* WHAT TO WORK ON *
In the passage on Ferrara, transcribe everything from "It is a great" down to "such a priest!".

* PAGE TEXT *
To make his case still more deplorable, the king of France, Henry IV., believed himself obliged to take the side of the pope, in order to balance the credit of Philip II. at the court of Rome; in the same manner that good King Louis XII. less excusably dishonored himself by uniting with that monster Alexander VI., and his execrable bastard, the duke of Borgia. The duke was obliged to return, and the pope caused Ferrara to be invaded by Cardinal Aldobrandino, who entered this flourishing city at the head of a thousand horse and five thousand foot soldiers.
It is a great pity that such a man as Henry IV. descended to this unworthiness which is called politic. The Catos, Metelluses, Scipios, and Fabriciuses would not thus have betrayed justice to please a priest – and such a priest!
From this time Ferrara became a desert; its uncultivated soil was covered with standing marshes. This province, under the house of Este, had been one of the finest in Italy; the people always regretted their ancient masters. It is true that the duke was indemnified; he was nominated to a bishopric and a benefice; he was even furnished with some measures of salt from the mines of Servia. But it is no less true that the house of Modena has incontestable and imprescriptable rights to the duchy of Ferrara, of which it was thus shamefully despoiled.

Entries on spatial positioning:
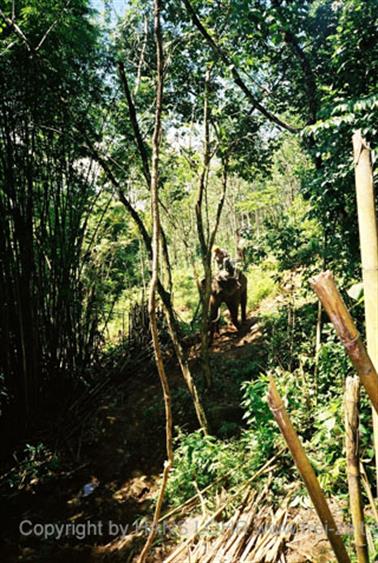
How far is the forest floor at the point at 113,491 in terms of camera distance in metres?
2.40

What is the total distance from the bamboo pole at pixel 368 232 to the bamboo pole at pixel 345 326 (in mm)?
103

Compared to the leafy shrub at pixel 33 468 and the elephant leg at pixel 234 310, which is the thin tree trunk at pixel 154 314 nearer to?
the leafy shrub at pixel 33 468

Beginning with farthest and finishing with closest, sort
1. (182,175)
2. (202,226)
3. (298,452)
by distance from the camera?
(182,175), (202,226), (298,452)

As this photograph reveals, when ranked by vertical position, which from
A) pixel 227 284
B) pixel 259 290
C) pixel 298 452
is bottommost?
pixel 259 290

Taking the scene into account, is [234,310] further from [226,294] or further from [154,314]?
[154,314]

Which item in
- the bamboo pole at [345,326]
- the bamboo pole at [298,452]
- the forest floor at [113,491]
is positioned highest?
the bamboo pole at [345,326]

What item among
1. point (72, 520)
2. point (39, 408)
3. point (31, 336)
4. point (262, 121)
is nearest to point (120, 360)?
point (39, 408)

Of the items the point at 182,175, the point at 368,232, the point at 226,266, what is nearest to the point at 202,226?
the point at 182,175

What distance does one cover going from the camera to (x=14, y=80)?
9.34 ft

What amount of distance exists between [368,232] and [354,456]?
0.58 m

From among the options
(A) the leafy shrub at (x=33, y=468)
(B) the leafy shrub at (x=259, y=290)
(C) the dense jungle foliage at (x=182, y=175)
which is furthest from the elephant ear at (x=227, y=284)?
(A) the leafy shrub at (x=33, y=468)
...
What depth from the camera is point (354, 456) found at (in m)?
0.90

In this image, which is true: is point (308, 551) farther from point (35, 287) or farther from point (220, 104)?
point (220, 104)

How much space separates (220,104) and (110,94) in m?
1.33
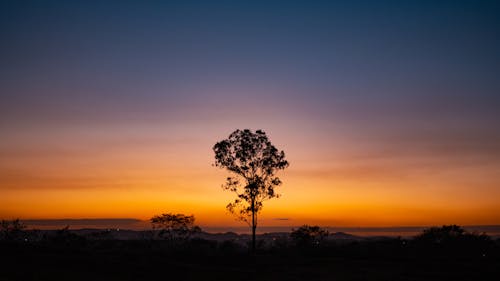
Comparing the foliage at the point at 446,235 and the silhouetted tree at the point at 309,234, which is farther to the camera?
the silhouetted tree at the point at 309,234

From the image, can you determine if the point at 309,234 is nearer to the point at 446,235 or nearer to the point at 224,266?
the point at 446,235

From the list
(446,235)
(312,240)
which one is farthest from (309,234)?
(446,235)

* WRITTEN SOLUTION *
It is a great pity that such a man as Henry IV. descended to this unworthiness which is called politic. The Catos, Metelluses, Scipios, and Fabriciuses would not thus have betrayed justice to please a priest – and such a priest!